EXCERPTED PASSAGE:
— start —

Reflecting on Hurricane Maria One Year Later

By: Dr. Fernando Rivera
Associate Professor of Sociology
Director, Puerto Rico Research Hub

I clearly remember speaking on the phone with my father the day before Hurricane Maria struck Puerto Rico. I felt reassured knowing he had all of the essentials to withstand the impact of the storm, and I was confident we would speak in a couple of days after the hurricane.

As a disaster researcher I am familiar with the process of emergency preparedness, response and recovery. But even with all of this knowledge I was not prepared to confront what transpired after Hurricane Maria: A total loss of communication about the wellbeing of family and friends in the island and the realization that Florida, particularly Central Florida, was to become a central place of recovery miles away from Puerto Rico.

Days after the hurricane struck, the lack of information and the constant images of the destruction Maria caused permeated the media, and many Puerto Ricans in Central Florida were beginning to realize the severity and magnitude of the damage done by Maria. Many groups in the community united and started to collect supplies to send to the island. At that same time, many in Puerto Rico started to come to Central Florida to seek refuge from the aftermath of the hurricane.

Florida is understandably a preferred place for Puerto Ricans to come as it offers job opportunities and access to education.  For several years there has been a consistent growth of the Puerto Rican population in Florida, surpassing the one million mark in 2014. For many Puerto Ricans already living in Central Florida, Hurricane Maria opened their eyes to see the number of Puerto Ricans who were already living in the community.  For others, it also served as a reminder that Puerto Rico is a territory of the United States and Puerto Ricans are U.S. citizens.

It took three weeks before I could finally communicate with my dad. My dad usually does not voluntarily like to visit us in the States, so when he insisted on leaving the island I knew things were really bad. He, along with many others who had the resources to escape the conditions on the island, did leave.  My household became a place of refuge for family members for extended periods of time.  In a sense, Central Florida and many other communities through the United States became a central point of response and recovery from Maria.

It also highlighted the unique distinction of Puerto Rico having more Puerto Ricans living in the continental United States than in Puerto Rico, 5.5 million to 3.3 million respectively. This reality also sparked discussion around the importance of the Puerto Ricans living in the continental U.S. and their connection to the future of the island.

— end —

SUPPLIED DATA:
— start —

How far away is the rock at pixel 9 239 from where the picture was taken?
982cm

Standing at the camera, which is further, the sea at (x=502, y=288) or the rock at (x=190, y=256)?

— end —

WHAT YOU WILL DO:
1. In the essay reflecting on Hurricane Maria, list the stages of the disaster process that the author says a disaster researcher is familiar with.
2. Resume the essay reflecting on Hurricane Maria, picking up after its final sentence.

ANSWERS GIVEN:
1.
- preparedness
- response
- recovery

2.
In my many travels to the island after Maria — ­visiting with fellow faculty members, family, friends and community members — I was constantly reminded that the best thing I could do for them and the island was to vote and bring awareness to the situation in Puerto Rico.  For a period of time, Hurricane Maria united Puerto Ricans from the island and stateside. That is a phenomenon that is usually experienced by communities after the immediate aftermath of any disaster situation. Yet, that unity and cohesion tends to dissipate after things get back to normal.  As time has passed, ideological, political, and social differences have started to fracture that initial unity of the Puerto Rican community. This is an unfortunate dilemma as — now more than ever — the Puerto Rican community needs to unite to encounter many of the social and economic issues the island is facing and worsened by the passage of Hurricane Maria.

A year after Hurricane María, Puerto Rico is still facing many issues including its financial recovery, weakened infrastructure, population loss, massive cuts to public education and other safety net programs.  Yet, the resilience and resolve of Puerto Ricans after Maria is nothing short of commendable.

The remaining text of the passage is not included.